My lower legs and feet had gone numb. At first, I suspected that I had pinched a nerve in my back and it would pass if I took enough ibuprofen. Five MRIs later, I thought it was going to be one of those phantom things that the doctors can never explain but seem to take care of itself over time. I didn't like the first Neurologist that I saw, so I went to one that had treated my daughter for her migranes. I liked his personality and calm demeaner. He reasoned with me that the only way that we could rule out a number of other possibilities was to have a spinal tap. A SPINAL TAP!?! You know where they put a really long needle in your back and you could have a bad "spinal headache" if the hole didn't close up completely, as happened to my dear daughter. After his assurance that he would use a finer needle and take every precaution, I consented to be his human pin custion. Three weeks later on April 24, 2004, the verdict was in. I have MS.
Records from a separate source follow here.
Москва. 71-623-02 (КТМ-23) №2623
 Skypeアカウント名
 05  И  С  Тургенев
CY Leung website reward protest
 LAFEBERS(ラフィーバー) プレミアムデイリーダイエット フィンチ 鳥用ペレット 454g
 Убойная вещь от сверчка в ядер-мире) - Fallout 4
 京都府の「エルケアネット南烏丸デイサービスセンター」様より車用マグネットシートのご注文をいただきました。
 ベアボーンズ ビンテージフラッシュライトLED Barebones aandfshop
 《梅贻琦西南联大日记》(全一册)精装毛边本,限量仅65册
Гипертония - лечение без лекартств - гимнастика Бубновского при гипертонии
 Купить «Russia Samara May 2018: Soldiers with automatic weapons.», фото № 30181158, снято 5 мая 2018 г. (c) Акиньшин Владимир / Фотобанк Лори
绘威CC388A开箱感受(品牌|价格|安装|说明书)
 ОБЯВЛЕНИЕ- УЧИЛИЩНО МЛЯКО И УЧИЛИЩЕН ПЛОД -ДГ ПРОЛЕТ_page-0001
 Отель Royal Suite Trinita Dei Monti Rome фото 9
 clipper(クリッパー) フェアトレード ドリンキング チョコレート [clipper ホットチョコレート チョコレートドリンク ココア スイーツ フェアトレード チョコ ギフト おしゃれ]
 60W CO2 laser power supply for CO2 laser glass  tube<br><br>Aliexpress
The interesting thing about hearing the diagnosis is that even though you have an answer to the question, you have no relief or satisfaction. I'm sure to those who suffer from symptoms for many years, it is a relief to finally know what the has been the cause. I knew very little about MS and what I was hearing, I didn't like. At first, I didn't want to talk to other people who had MS because I obviously wasn't like them. The only problem with that reasoning was that I exactly like them.
I was trying to figure out whether to go on meds. I was trying to figure out how to make it through an 8 hours day AND get all the family stuff done. I was trying to figure out how to battle rubber arms and legs in the heat. I was trying to figure out what happened to my reasoning and clear thinking. I was trying to keep my balance. All of a sudden, I realized how much comfort I received from "talking" to MSers. They really had good advice on dealing with the summer heat and fatigue, on the meds and side effects, and could sympathize with the bad days or weeks (as the case may be).
As I started to get past my denial, I wasn't as afraid of MS taking over my life. Yes, I have to respect the limitations that MS brings and I have to plan my actions a little more, but I can honestly say, MS is not my life.